May 15, 1998

Our Daily Bread

Whoever could make two ears of corn, or two blades of grass, to grow upon a spot of ground where only one grew before, would deserve better of mankind, and do more essential service too his country, than the whole race of politicians put together.

Jonathan Swift, 1726

I have just finished an article that contained some remarkable statistics: About half of the calories consumed by all of the people in the world are provided by just three crops: rice, wheat and corn.In this country, harvests have more than doubled over the past half-century, while the area under cultivation(300 million acres) has remained steady, During the same period, the number of farmers has fallen from 6.2 million to 2.2 million.

This is attributed to improvements in the genetics of the crops and more intensive farming methods that have increased the yield per acre. For example, in 1940, 30 bushels per acre was considered a good yield. Now it is 130 or 140 bushels.Rice yields have increased about 1% per year since 1960. Wheat yields have also increased, as has the protein content of wheat.The decrease in the number of farmers is mostly attributable to the mechanization of farming.

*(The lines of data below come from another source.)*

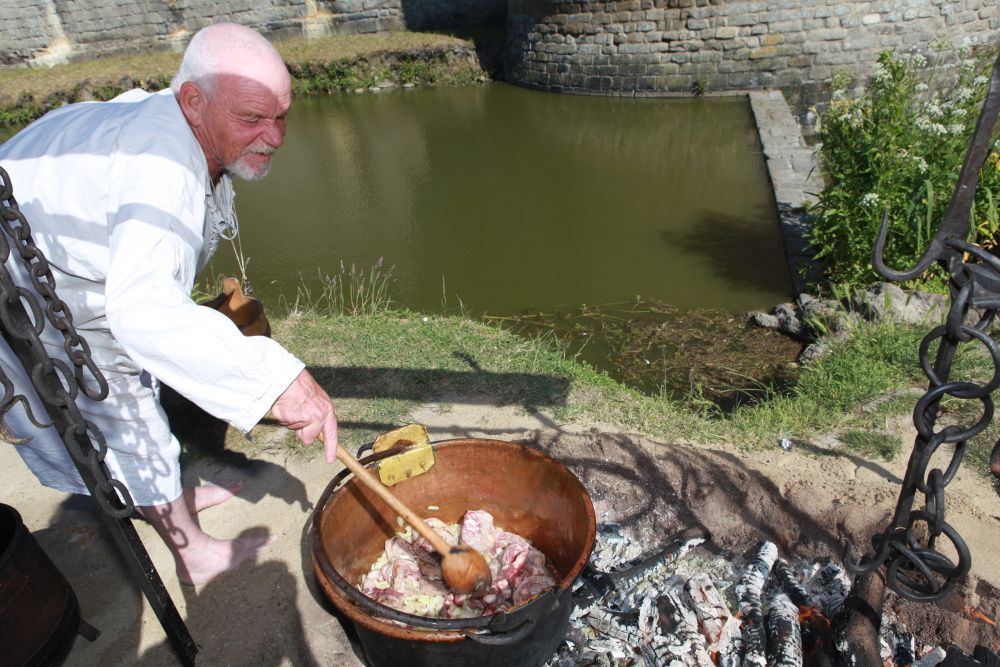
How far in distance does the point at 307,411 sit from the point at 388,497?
39 centimetres

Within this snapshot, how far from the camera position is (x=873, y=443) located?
3170 mm

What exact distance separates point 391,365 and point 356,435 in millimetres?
687

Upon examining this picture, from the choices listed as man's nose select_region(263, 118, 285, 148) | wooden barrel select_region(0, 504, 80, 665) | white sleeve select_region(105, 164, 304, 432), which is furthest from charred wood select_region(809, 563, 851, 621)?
wooden barrel select_region(0, 504, 80, 665)

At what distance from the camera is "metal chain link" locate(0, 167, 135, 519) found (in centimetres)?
160

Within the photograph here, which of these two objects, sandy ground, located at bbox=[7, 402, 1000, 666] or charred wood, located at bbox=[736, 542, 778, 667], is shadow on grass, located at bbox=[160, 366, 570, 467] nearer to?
sandy ground, located at bbox=[7, 402, 1000, 666]

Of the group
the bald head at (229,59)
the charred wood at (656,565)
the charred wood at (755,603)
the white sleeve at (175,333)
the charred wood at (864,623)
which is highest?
the bald head at (229,59)

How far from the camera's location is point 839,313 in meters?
4.86

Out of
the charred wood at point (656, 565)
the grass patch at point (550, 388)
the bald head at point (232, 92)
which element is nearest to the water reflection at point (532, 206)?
the grass patch at point (550, 388)

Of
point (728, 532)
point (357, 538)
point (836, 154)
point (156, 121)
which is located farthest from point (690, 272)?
point (156, 121)

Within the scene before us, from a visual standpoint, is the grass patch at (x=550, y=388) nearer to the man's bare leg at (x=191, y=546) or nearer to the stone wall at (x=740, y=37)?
the man's bare leg at (x=191, y=546)

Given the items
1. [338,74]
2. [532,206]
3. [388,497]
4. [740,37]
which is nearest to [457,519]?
[388,497]

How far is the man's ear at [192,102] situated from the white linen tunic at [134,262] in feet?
0.13

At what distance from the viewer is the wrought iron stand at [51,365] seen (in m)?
1.61

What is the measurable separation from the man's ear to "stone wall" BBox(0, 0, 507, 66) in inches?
583
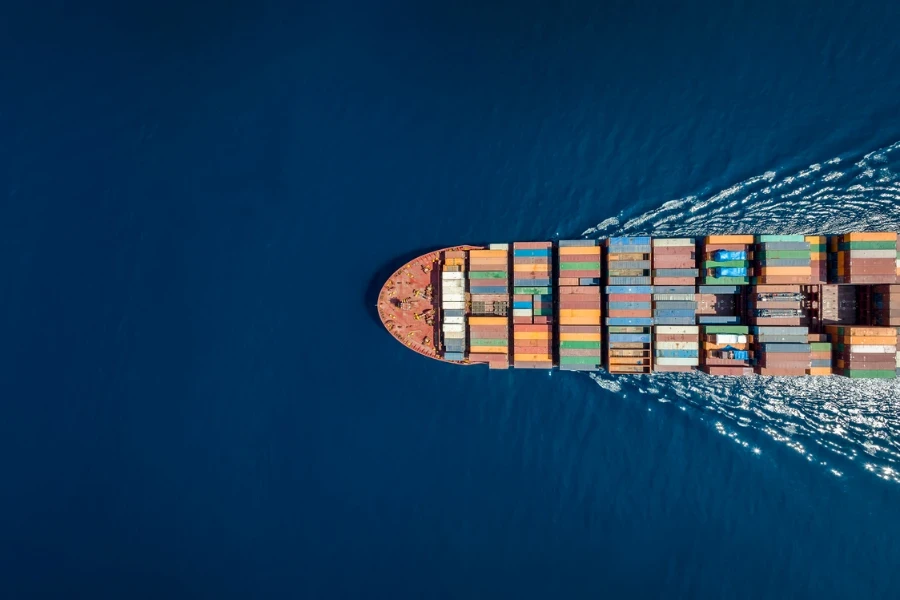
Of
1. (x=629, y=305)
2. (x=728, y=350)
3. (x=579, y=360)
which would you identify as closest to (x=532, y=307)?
(x=579, y=360)

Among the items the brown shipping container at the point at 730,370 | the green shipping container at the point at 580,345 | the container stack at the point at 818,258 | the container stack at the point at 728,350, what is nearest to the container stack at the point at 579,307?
the green shipping container at the point at 580,345

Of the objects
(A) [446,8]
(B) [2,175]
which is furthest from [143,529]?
(A) [446,8]

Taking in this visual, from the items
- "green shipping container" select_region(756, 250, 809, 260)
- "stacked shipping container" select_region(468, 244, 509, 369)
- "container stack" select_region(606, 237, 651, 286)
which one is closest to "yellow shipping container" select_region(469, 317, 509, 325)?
"stacked shipping container" select_region(468, 244, 509, 369)

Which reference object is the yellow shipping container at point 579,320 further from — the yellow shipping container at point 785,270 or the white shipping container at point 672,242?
the yellow shipping container at point 785,270

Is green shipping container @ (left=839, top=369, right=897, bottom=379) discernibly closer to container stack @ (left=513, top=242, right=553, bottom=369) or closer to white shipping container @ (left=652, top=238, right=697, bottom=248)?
white shipping container @ (left=652, top=238, right=697, bottom=248)

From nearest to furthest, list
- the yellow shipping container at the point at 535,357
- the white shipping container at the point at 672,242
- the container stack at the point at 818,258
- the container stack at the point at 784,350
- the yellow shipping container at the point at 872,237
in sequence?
1. the yellow shipping container at the point at 872,237
2. the container stack at the point at 784,350
3. the container stack at the point at 818,258
4. the white shipping container at the point at 672,242
5. the yellow shipping container at the point at 535,357

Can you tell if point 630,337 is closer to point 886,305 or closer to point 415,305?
point 415,305
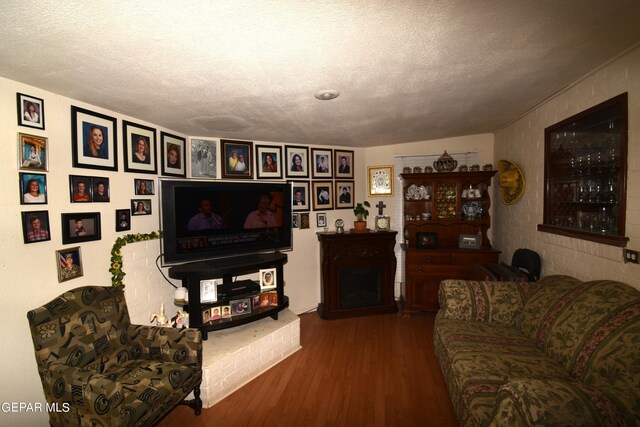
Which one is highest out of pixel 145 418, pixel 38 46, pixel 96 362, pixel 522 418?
pixel 38 46

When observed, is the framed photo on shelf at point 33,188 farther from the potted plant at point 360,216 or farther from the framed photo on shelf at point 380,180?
the framed photo on shelf at point 380,180

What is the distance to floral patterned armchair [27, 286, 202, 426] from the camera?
5.66ft

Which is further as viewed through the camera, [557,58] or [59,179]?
[59,179]

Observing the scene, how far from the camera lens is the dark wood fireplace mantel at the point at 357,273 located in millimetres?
4035

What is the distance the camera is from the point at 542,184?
9.46 feet

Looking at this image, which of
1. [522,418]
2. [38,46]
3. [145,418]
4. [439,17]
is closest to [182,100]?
[38,46]

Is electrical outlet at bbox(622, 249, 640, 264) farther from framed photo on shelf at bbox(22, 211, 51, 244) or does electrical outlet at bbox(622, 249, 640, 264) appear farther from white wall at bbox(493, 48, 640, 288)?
framed photo on shelf at bbox(22, 211, 51, 244)

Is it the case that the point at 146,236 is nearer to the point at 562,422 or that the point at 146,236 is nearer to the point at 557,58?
the point at 562,422

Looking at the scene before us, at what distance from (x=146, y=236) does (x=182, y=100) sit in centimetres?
136

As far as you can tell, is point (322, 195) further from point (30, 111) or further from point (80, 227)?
point (30, 111)

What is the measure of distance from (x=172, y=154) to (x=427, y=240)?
330 cm

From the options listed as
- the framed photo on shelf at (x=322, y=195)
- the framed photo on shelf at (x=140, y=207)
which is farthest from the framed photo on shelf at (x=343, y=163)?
the framed photo on shelf at (x=140, y=207)

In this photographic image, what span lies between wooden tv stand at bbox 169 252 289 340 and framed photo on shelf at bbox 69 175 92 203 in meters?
0.91

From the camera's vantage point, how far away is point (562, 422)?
1166mm
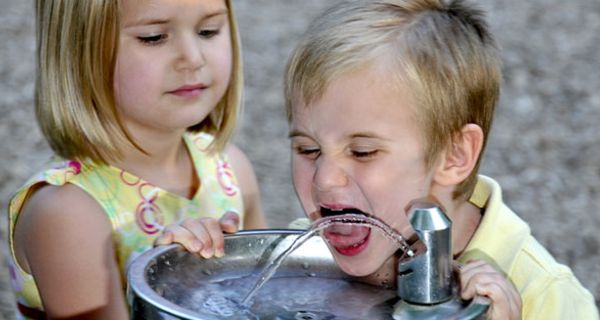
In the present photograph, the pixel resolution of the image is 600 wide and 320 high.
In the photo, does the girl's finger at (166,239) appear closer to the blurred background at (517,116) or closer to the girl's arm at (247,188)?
the girl's arm at (247,188)

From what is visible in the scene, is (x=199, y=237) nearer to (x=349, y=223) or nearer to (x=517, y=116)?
(x=349, y=223)

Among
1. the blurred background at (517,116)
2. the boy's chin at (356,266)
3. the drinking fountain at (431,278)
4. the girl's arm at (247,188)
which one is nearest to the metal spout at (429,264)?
the drinking fountain at (431,278)

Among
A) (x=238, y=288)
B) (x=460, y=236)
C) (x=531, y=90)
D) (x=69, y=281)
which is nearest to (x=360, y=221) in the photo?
(x=238, y=288)

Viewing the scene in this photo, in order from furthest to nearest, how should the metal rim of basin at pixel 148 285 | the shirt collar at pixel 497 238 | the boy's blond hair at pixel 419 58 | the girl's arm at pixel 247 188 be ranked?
the girl's arm at pixel 247 188 < the shirt collar at pixel 497 238 < the boy's blond hair at pixel 419 58 < the metal rim of basin at pixel 148 285

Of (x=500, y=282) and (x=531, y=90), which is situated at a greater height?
(x=500, y=282)

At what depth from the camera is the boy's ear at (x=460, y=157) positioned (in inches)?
65.1

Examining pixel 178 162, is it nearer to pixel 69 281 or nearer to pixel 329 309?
pixel 69 281

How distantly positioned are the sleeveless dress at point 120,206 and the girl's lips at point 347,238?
0.65 metres

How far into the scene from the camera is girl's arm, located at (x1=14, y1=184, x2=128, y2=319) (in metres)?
1.98

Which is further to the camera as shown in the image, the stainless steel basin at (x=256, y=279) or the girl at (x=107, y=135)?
the girl at (x=107, y=135)

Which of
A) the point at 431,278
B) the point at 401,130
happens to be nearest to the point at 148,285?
the point at 431,278

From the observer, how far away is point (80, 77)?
2.06m

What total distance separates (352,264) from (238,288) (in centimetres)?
15

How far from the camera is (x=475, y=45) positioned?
1.68 m
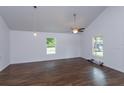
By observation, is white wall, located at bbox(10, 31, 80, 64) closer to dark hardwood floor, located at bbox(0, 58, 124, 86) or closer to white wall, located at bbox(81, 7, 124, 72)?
dark hardwood floor, located at bbox(0, 58, 124, 86)

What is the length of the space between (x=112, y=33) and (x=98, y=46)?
184cm

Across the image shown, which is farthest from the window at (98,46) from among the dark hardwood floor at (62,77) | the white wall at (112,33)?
the dark hardwood floor at (62,77)

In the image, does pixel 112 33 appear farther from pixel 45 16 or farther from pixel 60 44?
pixel 60 44

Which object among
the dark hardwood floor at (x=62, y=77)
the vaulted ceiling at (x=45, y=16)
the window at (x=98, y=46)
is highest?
the vaulted ceiling at (x=45, y=16)

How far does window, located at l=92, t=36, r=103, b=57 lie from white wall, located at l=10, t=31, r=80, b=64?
2.23 meters

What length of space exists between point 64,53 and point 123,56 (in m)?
5.14

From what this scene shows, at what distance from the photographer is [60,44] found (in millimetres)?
9977

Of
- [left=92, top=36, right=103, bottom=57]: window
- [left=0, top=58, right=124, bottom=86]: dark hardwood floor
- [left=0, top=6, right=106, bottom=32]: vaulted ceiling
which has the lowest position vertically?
[left=0, top=58, right=124, bottom=86]: dark hardwood floor

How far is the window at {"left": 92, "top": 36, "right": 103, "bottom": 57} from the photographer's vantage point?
7897 millimetres

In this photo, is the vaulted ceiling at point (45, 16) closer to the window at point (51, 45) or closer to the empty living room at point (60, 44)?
the empty living room at point (60, 44)

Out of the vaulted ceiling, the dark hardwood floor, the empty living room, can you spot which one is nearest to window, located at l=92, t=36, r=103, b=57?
the empty living room

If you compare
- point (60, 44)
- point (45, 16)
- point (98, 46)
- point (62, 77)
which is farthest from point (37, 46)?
point (62, 77)

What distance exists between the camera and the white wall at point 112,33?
5957 millimetres
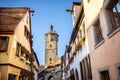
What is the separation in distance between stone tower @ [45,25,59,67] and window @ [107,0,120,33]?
6197 centimetres

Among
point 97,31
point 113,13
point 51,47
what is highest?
point 51,47

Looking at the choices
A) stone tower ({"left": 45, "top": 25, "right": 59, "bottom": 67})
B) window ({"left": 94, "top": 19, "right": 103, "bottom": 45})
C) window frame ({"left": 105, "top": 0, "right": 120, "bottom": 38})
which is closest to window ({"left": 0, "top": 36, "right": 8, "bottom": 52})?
window ({"left": 94, "top": 19, "right": 103, "bottom": 45})

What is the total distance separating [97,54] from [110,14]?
7.27 feet

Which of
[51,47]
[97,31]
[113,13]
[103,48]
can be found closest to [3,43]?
[97,31]

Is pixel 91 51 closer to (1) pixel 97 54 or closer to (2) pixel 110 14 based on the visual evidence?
(1) pixel 97 54

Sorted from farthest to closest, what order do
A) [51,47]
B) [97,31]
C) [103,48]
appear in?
[51,47] → [97,31] → [103,48]

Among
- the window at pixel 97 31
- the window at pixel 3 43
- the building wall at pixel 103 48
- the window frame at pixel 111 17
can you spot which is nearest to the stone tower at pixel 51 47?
the window at pixel 3 43

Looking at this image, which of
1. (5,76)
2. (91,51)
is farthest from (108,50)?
(5,76)

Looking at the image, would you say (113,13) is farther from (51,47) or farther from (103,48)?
(51,47)

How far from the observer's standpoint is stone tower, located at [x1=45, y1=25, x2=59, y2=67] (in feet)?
223

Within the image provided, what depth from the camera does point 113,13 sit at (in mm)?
6348

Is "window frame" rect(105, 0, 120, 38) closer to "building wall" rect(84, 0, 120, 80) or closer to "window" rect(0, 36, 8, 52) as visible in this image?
"building wall" rect(84, 0, 120, 80)

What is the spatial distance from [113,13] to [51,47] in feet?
214

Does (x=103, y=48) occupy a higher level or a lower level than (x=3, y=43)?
lower
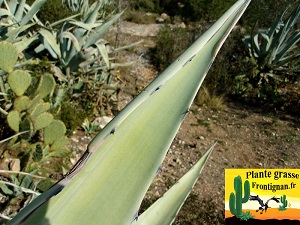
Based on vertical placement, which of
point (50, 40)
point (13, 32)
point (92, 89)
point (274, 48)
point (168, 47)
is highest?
point (274, 48)

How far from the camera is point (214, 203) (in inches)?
103

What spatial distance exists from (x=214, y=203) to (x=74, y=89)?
1.70 meters

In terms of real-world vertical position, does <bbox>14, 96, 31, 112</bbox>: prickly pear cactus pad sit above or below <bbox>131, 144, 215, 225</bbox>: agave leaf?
above

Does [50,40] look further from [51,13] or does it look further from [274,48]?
[274,48]

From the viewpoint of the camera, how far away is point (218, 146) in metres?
3.44

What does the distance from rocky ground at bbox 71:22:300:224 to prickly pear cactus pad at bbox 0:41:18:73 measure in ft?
2.99

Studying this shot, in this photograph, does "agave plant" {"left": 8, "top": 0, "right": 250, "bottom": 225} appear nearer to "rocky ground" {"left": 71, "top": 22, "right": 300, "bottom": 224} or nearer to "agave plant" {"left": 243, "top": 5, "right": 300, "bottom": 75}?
"rocky ground" {"left": 71, "top": 22, "right": 300, "bottom": 224}

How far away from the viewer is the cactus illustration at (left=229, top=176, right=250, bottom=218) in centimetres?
147

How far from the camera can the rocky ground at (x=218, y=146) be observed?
2611 mm

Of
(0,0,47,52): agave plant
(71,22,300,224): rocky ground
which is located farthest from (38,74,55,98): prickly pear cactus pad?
(71,22,300,224): rocky ground

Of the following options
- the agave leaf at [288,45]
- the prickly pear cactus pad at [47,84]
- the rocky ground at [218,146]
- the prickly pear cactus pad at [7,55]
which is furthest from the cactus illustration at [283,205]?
the agave leaf at [288,45]

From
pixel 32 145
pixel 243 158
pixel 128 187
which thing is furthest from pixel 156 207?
pixel 243 158

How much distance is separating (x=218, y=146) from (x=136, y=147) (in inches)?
121

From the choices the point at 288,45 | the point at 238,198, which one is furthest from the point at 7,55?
the point at 288,45
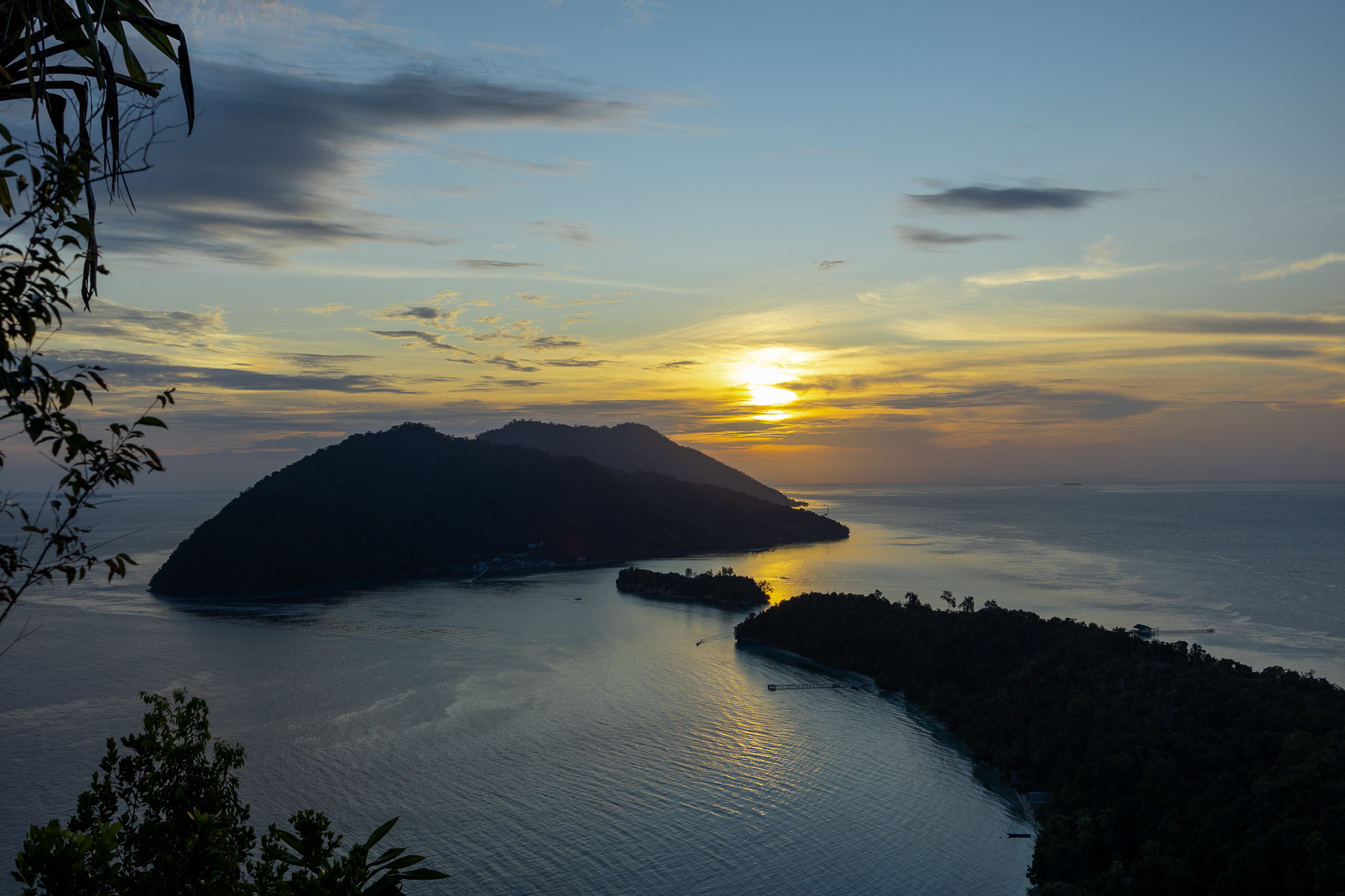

It is conceivable that the famine that has hit parts of Africa and Asia could spread and involve more of the world. The combination of population growth and climactic changes can lead to famine in some areas. A worldwide famine could result if the growth of population outpaces the growth in the food supply. The former U.S.S.R., which used to be a major grower of wheat has had to import it. The major wheat producers are now the U.S. and China.

Better water use and fertilizers are partly responsible for better yields. However, it has reached a point where the cost of additional fertilizer is not economically compensated by a great enough yield. As a consequence, the yield of grains seems to be stabilizing, while populations continue to increase.

There hasn't been much improvement in wheat yield in the US or Mexico for the past 13 years, and Canada and Egypt's yields started stagnating in 1990.

My reason for a column on this subject is that much of what I have read deals with the down side of technology and genetics. One down side to all technology is that increasing crop yield merely delays the time when there will not be enough food to feed the increasing population and large numbers of people will die off of starvation. Right now, in the third world countries, forests are being destroyed to make way for agriculture. The chain saw can do a better job of it than a hand saw, so more trees can be cut down using less labor and in less time.

If technology is used intelligently, it can be a true blessing. If not, it can be a curse, far worse than no progress at all. A case in point is technology used to make better instruments for killing and maiming people. But it is not the technology that is bad, but what and how it is used. Alfred Nobel, who invented dynamite, knew that his invention would be a blessing if used in peace and a curse when used for war.

One down side of technology is that reducing infant mortality and increasing people's lifespans means that when a famine happens, it will kill an immense number of people. It is like comparing to the number of people killed in a single car crash with the number of people killed when a B-747 crashes.

Not everyone views improved agriculture as a benefit. In 1930, Bertrand Russell wrote that "With the introduction of agriculture mankind entered upon a long period of meanness, misery, and madness, from which they are only now being freed by the benificant operation of the machine."